For Linux, which lacks a feature like WSFC, the need for additional HA/DR provisions is even greater. Using open source software requires integrating multiple capabilities that, at a minimum, must include data replication, server clustering and heartbeat monitoring with failover/failback provisions. But because getting the full HA stack to work well under all possible failure scenarios can be extraordinarily difficult, only very large organizations have the wherewithal needed to even consider taking on the task.

Failover clustering – purpose-built for the cloud

The growing popularity of private, public and hybrid clouds has been accompanied by increased use of failover clustering solutions designed specifically for a cloud environment. These HA solutions are implemented entirely in software that creates, as their designation implies, a cluster of servers and storage with automatic failover to assure high availability at the application level.

Most of these solutions provide a complete HA/DR solution that includes a combination of real-time block-level data replication, continuous application monitoring and configurable failover/failback recovery policies. Some of the more sophisticated solutions also offer advanced capabilities like support for Always on Failover Clustering in the less expensive Standard Edition of SQL Server for both Windows and Linux, WAN optimisation to maximize multi-region performance, and manual switchover of primary and secondary server assignments to facilitate planned maintenance, including the ability to perform regular backups without disruption to the application.

Although these purpose-built HA/DR solutions are generally storage-agnostic, enabling them to work with shared storage area networks, shared-nothing SANless failover clustering is usually preferred for its ability to eliminate potential single points of failure. Most SANless failover clusters are also application-agnostic, enabling organizations to have a single, universal HA/DR solution. This same capability also affords protection for the entire SQL Server application, including the database, logons, agent jobs, etc., all in an integrated fashion.

The example EC2 configuration in the diagram shows a typical two-node SANless failover cluster that works with either Windows or Linux. The cluster is configured as Virtual Private Cloud with the two SQL Server nodes in different availability zones. The use of synchronous block-level replication across the two availability zones assures both high availability and high performance. The file share witness, which is needed to achieve a quorum, is performed by the domain controller in a separate availability zone. Keeping each server instance of the quorum in a different zone eliminates the possibility of losing more than one vote if any zone goes offline.

Above: SANless failover clustering supports multi-zone and multi-region EC2 configurations with either multiple standby server instances or a single standby server instance, as shown here.

HA and DR configurations involving three or more server instances are also possible with most SANless failover clustering solutions. The server instances can be located entirely within the AWS cloud or in a hybrid cloud. One such three-node configuration is a two-node HA cluster located in an enterprise data center with asynchronous data replication to AWS or another cloud service for DR purposes—or vice versa.
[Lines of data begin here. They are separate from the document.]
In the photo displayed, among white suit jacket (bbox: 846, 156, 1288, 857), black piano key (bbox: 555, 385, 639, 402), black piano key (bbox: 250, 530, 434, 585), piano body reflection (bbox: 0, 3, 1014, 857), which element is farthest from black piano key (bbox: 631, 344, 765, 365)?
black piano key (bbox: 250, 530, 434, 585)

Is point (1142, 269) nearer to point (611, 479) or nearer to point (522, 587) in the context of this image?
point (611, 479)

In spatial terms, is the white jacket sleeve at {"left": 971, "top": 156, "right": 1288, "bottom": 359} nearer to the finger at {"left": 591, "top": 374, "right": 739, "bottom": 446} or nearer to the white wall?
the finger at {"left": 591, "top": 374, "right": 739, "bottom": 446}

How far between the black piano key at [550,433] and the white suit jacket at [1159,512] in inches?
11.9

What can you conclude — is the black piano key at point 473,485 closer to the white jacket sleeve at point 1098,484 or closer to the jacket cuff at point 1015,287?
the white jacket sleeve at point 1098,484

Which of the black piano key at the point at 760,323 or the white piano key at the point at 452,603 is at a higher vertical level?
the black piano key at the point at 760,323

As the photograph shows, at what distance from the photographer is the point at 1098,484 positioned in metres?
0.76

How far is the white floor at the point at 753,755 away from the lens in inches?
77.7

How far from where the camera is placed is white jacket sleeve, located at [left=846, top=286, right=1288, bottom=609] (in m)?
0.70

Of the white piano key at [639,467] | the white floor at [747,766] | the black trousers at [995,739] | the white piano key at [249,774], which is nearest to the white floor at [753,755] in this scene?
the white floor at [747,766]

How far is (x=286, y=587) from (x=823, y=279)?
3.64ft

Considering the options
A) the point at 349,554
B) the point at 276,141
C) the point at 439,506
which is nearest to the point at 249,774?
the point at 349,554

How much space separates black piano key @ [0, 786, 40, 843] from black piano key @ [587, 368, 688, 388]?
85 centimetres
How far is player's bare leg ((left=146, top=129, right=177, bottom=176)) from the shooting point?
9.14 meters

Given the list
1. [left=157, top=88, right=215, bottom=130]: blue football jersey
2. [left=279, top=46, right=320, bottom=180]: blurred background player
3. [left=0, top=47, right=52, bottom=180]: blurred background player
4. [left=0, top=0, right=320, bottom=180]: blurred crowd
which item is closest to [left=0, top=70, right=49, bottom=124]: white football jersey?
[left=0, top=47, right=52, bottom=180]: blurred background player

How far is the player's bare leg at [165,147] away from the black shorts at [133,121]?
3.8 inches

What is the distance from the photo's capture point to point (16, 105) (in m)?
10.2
In both two- and three-node clusters, failovers are normally configured to occur automatically, and both failovers and failbacks can be controlled manually (with appropriate authorisation, of course). Three-node clusters can also facilitate planned hardware and software maintenance for all three servers while providing continuous high-availability for the application and its data.

With 44 availability zones spread across 16 geographical regions, the AWS global infrastructure affords tremendous opportunity to maximize availability by configuring SANless failover clusters with multiple, geographically-dispersed redundancies. Such a global footprint also enables SQL Server applications and data to be deployed near end-users to deliver satisfactory performance.